**SUPPLIED PASSAGE**
-- -- --

We drove a little further down the road, until we found the next house on our list in a dusty barrio, no small feat in a town largely without road signs or marked house numbers. We recognized the sweet faced woman who answered the door. She works at the natural grocery store in town and invited us into our house. She shared a slew of good ideas, which included advertising free rides to the polls on the local Spanish speaking radio station. She bemoaned the fact that although she had never had the opportunity to go to school beyond tenth grade, she had managed to send her daughter to college to become a teacher and her daughter now earned less than she did. We could have stayed in her low ceilinged kitchen all day, chatting with her, her son – who hadn’t registered to vote, and her grandchild who was was playing in the living room while watching Pinky Dinky Doo. When we finally left, we asked her if she might know the location of our next listed address and she pointed around the bend.
We crossed a small bridge and ventured down an unmarked driveway that we thought might be the right one. Someone was sunbathing in the grassy yard. When we got out of the car, an older, wiry man, whose body language reminded me of the half-man, half goat satyr character from Narnia in The Lion, The Witch and The Wardrobe, pranced out to greet us and ushered us into the studio where he had been working. He was missing quite a few teeth. Lovely pieces of blown glass lined the shelves.
“They’re beautiful!” I commented.
Liana had realized long before I did that the delicate pieces of blown glass I so admired were either crystal meth or crack pipes. A smiling, scantily clad teenage girl scampered out a back door. It turned out we were not at the right address but the man certainly didn’t seem to mind at all.
“Sure I’m voting for Obama,” he said, high as a kite. “Pipe blowers for Obama!”
We thanked the satyr for his time and moved determinedly along. Our next stop was an old, two-story farmstead adobe that resembled a Tuscan villa melting into several lush acres, rimmed by orange cottonwood trees. The friendly man who lived there happened to be the president of the local ditch association (a distinction that is related to that of mayordomo, or ditch manager, of the local acequias, the community operated waterways in New Mexico used for irrigating fields.) He let us choose plump spaghetti squashes from a pile he had harvested in his field and helped Liana with her questions regarding the water rights on her recently purchased plot of land. He told us he planned on voting early.

-- -- --

**GIVEN DATA**
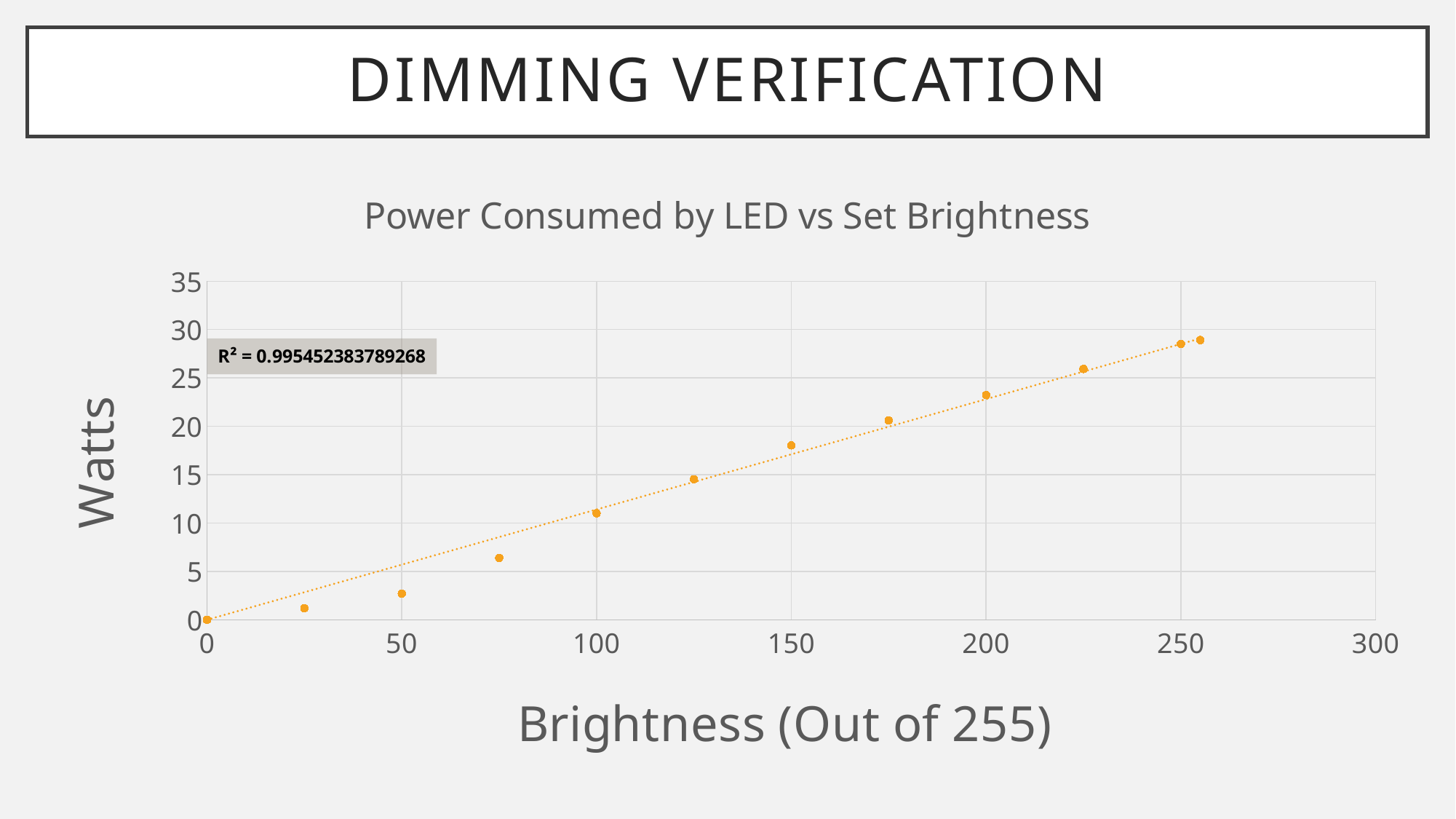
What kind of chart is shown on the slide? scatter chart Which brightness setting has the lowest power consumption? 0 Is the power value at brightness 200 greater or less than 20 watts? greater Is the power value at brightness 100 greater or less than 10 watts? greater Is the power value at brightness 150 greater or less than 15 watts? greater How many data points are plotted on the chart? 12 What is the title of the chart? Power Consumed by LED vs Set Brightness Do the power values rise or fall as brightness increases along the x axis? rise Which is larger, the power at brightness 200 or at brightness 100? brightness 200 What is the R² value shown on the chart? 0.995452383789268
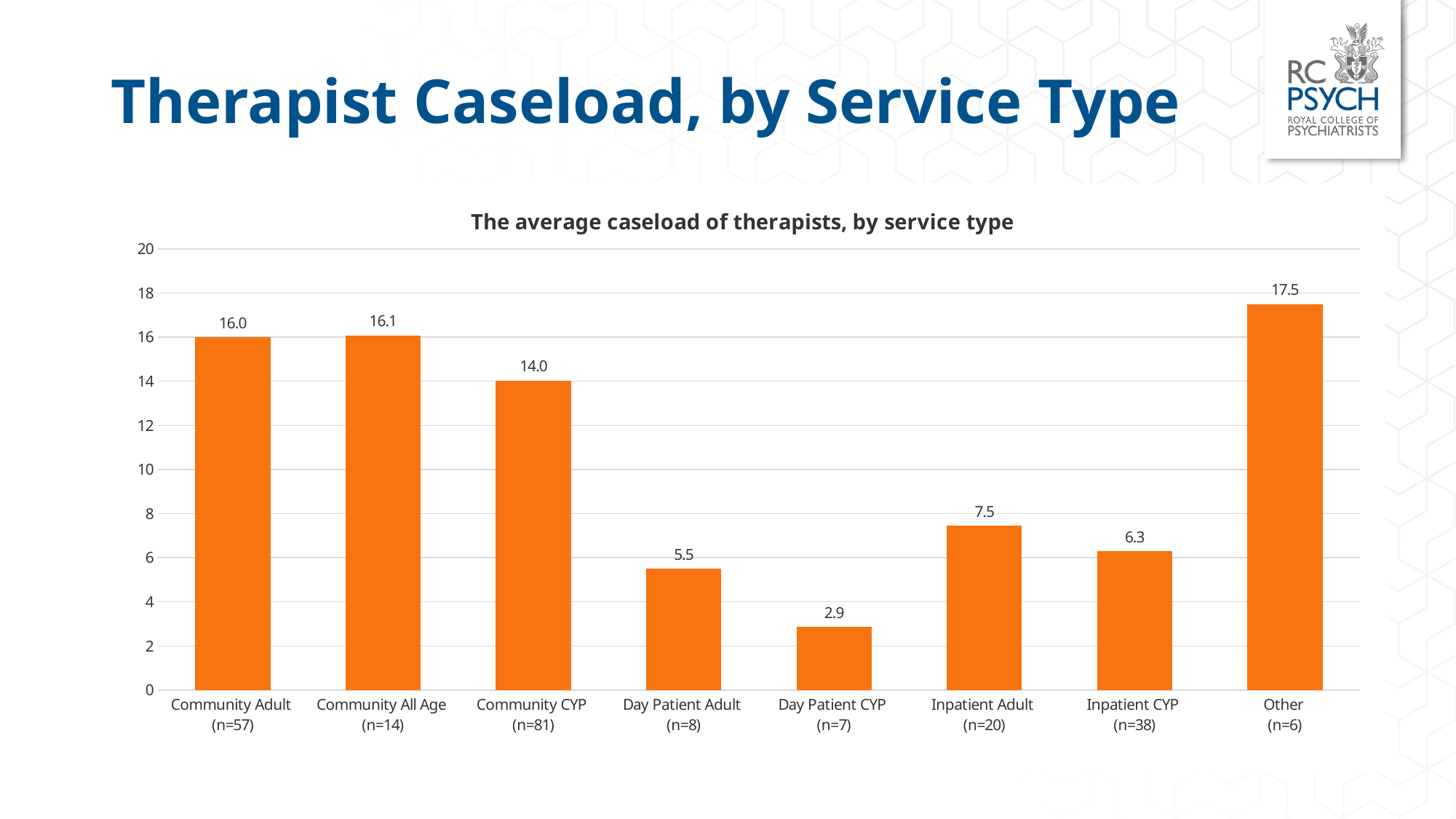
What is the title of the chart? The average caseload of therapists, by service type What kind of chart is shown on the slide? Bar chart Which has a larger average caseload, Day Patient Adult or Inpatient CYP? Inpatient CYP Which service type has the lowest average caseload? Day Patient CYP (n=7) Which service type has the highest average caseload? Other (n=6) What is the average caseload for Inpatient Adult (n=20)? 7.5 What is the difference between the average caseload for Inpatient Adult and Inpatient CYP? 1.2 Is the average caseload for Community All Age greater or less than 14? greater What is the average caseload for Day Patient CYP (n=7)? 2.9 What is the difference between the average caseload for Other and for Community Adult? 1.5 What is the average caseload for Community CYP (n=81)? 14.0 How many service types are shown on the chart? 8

-- -- --

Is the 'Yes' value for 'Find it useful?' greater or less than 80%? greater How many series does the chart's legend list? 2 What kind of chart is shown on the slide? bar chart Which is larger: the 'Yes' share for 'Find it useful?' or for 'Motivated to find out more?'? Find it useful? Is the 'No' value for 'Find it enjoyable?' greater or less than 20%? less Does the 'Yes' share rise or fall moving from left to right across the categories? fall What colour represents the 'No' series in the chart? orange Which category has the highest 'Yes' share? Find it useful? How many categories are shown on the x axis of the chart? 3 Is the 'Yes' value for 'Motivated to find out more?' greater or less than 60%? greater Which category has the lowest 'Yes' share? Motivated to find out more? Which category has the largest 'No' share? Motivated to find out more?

-- -- --

**EXERCISE INSTRUCTIONS**
a – From the canvassing account, extract the passage from "Liana had realized" to "mind at all.", word for word.
b – Continue the canvassing account, beginning after its last sentence.

**RESPONSES TO THE EXERCISE**
a –
Liana had realized long before I did that the delicate pieces of blown glass I so admired were either crystal meth or crack pipes. A smiling, scantily clad teenage girl scampered out a back door. It turned out we were not at the right address but the man certainly didn’t seem to mind at all.

b –
We continued to zig zag our way around the neighborhood, talking with one woman who had already voted and who had a “God is coming and she’s pissed!” bumper sticker on the back of her pick up truck and with an elderly woman who finished dressing herself as she slowly made her way to the door with her walker. We felt sorry to have bothered her but she seemed to enjoy the company if only for a minute. She told us she was looking forward to voting on Election Day.
After trying a few more houses with no one at home, and intentionally avoiding a trailer occupied by two middle aged men who we happened to know sit on the stoop every day drinking beer out of tall boy cans in paper bags, our final stop was at windowless hovel seemingly attached to an RV from the 1960′s that sat only a couple of feet from the road. The tall, weathered, white haired man who lived there mysteriously emerged before we knocked, wearing a plaid flannel shirt, green down vest, Levi jeans and work boots. He looked suspiciously down at us. When we explained what the hell we were doing there, the man paused and twisted his mouth into a Clint Eastwood kind of smirk. There was a long silence and then he dove headfirst into a monologue about his long political involvement via the Internet on a wide range of social justice issues (in a conspiracy theorist kind of way) and concluded by saying he supposed he would vote for Obama as the lesser of two evils.
“We don’t really think he’s evil,” Liana pointed out. His face softened. By the time we left, we were all friends, and he helped guide us as we backed out onto road.
Our mission accomplished, we drove back to the Obama campaign office in town to drop off our map and paperwork. I felt like Lucy stepping back out of the wardrobe, relieved and bewildered and wondering if anyone would ever believe us.